* **EXERCISE REQUIREMENTS**:
Your task is to repeat all of the data exactly while excluding the pictures.

* **INPUT DATA**:
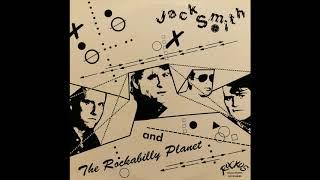 Jack Smith & The Rockabilly Planet -  Race The Devil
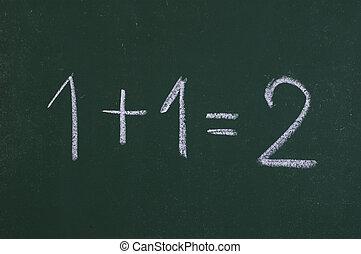 matemático, operaciones, simple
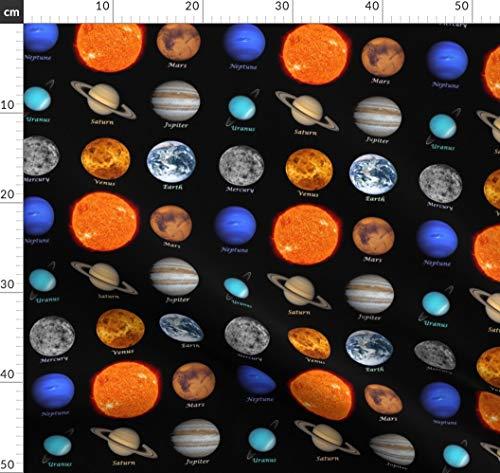 Sonnensystem, Planeten, Astronomie, Weltraum, Weltall, Stoffe - Individuell Bedruckt von Spoonflower - Design von Thinlinetextiles Gedruckt auf Seidenimitat Crêpe de Chine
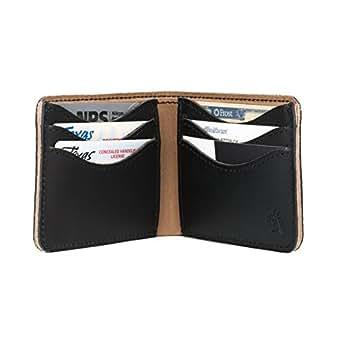 Saddleback Leather Medium Black Bi-Fold Wallet: Slim, Indestructible, Multi-Card Holder Design.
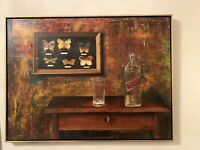 Painting Oil On Canvas, Original Mid Century Modern Abstract Still Life Papay P.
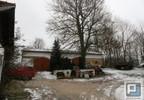 Dom na sprzedaż, Oleszna Podgórska, 600 m²   Morizon.pl   5148 nr5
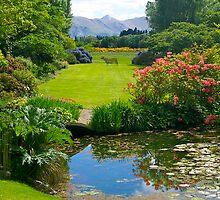 Long lawn, Flaxmere Gardens, South Island, NZ. by johnrf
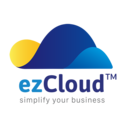 ezCloud Technologies Pte. Ltd avatar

* **EXPECTED ANSWER**:
 Jack Smith & The Rockabilly Planet -  Race The Devil
 matemático, operaciones, simple
 Sonnensystem, Planeten, Astronomie, Weltraum, Weltall, Stoffe - Individuell Bedruckt von Spoonflower - Design von Thinlinetextiles Gedruckt auf Seidenimitat Crêpe de Chine
 Saddleback Leather Medium Black Bi-Fold Wallet: Slim, Indestructible, Multi-Card Holder Design.
 Painting Oil On Canvas, Original Mid Century Modern Abstract Still Life Papay P.
 Dom na sprzedaż, Oleszna Podgórska, 600 m²   Morizon.pl   5148 nr5
 Long lawn, Flaxmere Gardens, South Island, NZ. by johnrf
 ezCloud Technologies Pte. Ltd avatar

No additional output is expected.